The majority of these diseases have two causes.
One is a “bad” gene (or group of them) which pre-disposes you to the disease. The other is an environmental “trigger:” poor diet, smoking, too much sun, exposure to chemicals at work or pollutants at home, etc. In fact, says Pittsburg-based author-geriatrician Robert Palmer in his book Age Well!: “While genes do determine which diseases and conditions you are heir to, they become less ‘deterministic’ as lifestyle behaviors begin to neutralize or heighten their impact.”
Which means that genes are not destiny. If you know your heredity predisposition for a particular disease – think of it as your heredity quotient (HQ) – you can often do things to prevent it from occurring, or lessen its impact if it does strike.
To get the HQ information needed to fill out a chart, talk to parents, grandparents, and siblings about their health problems, but be sensitive when you are digging for answers. Ask:
- If they have health problems – including mental health problems – they are (or aren’t) seeing a doctor about.
- When, and in what situation and under what conditions, the problem(s) first appeared.
- If there are never-mentioned miscarriages, still births or suicides in the family.
- If any close (blood) relatives died at an early age, and of what.

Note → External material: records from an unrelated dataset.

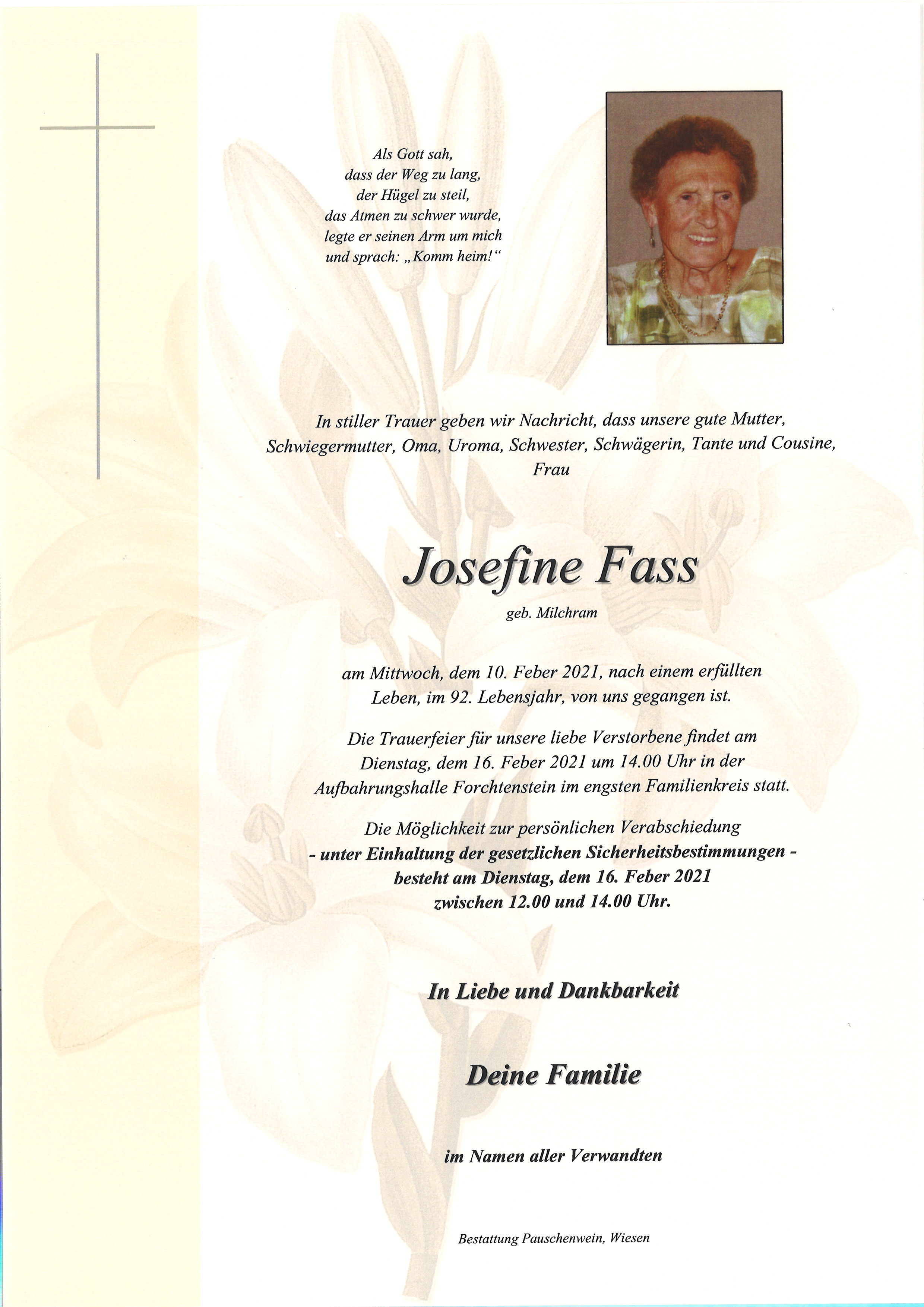 Als Gott sah,
dass der Weg zu lang,
der Hügel zu steil,
das Atmen zu schwer wurde,
legte er seinen Arm um mich
und sprach: „Komm heim!“

In stiller Trauer geben wir Nachricht, dass unsere gute Mutter, Schwiegermutter, Oma, Uroma, Schwester, Schwägerin, Tante und Cousine, Frau

Josefine Fass

geb. Milchram

am Mittwoch, dem 10. Feber 2021, nach einem erfüllten Leben, im 92. Lebensjahr, von uns gegangen ist.

Die Trauerfeier für unsere liebe Verstorbene findet am Dienstag, dem 16. Feber 2021 um 14.00 Uhr in der Aufbahrungshalle Forchtenstein im engsten Familienkreis statt.

Die Möglichkeit zur persönlichen Verabschiedung - unter Einhaltung der gesetzlichen Sicherheitsbestimmungen - besteht am Dienstag, dem 16. Feber 2021 zwischen 12.00 und 14.00 Uhr.

In Liebe und Dankbarkeit

Deine Familie

im Namen aller Verwandten

Bestattung Pauschenwein, Wiesen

- You may also want to dig through newspaper obituaries and family documents: birth certificates, death certificates, church burial records, family bibles, family scrapbooks, etc.
Know the enemy:
After “charting” an HQ – as far back as possible – use the information you’ve put on paper to guide your prevention strategy (PS).
PS means getting information about medical screenings and tests you should be doing on a regular basis. It also means adopting behavior and lifestyle changes to lessen the chance that a predisposition to a disease will – as they say in medicalese—“express” itself. For some diseases, such as osteoarthritis or Huntington’s Disease, PS is low because there is little you can do to prevent them. Others, such as diabetes – and the conditions it triggers – or lung cancer, have a high PS rating because there is much that can be done to prevent them from “expressing.”
Your best source for information is your doctor. Find out from her/him what tests you should be doing regularly and what lifestyle changes you can make to boost your PS quotient.
Changes that give the most bang for the buck? Notes Palmer in Age Well!: Stop smoking, lose weight, get into a regular exercise program.
The next best source of information is organizations – i.e. the American Cancer Society, the American Heart Association, the Alzheimer’s Association – that deal specifically with the disease to which you are genetically pre-disposed, or the rare disease search engine. Local chapters are in the phonebook; national offices can be googled on the Internet.
And finally, hit the library. Don’t just read books, read magazine and medical journal articles, too, because their information is more current in terms of medical breakthroughs, treatments, and resources.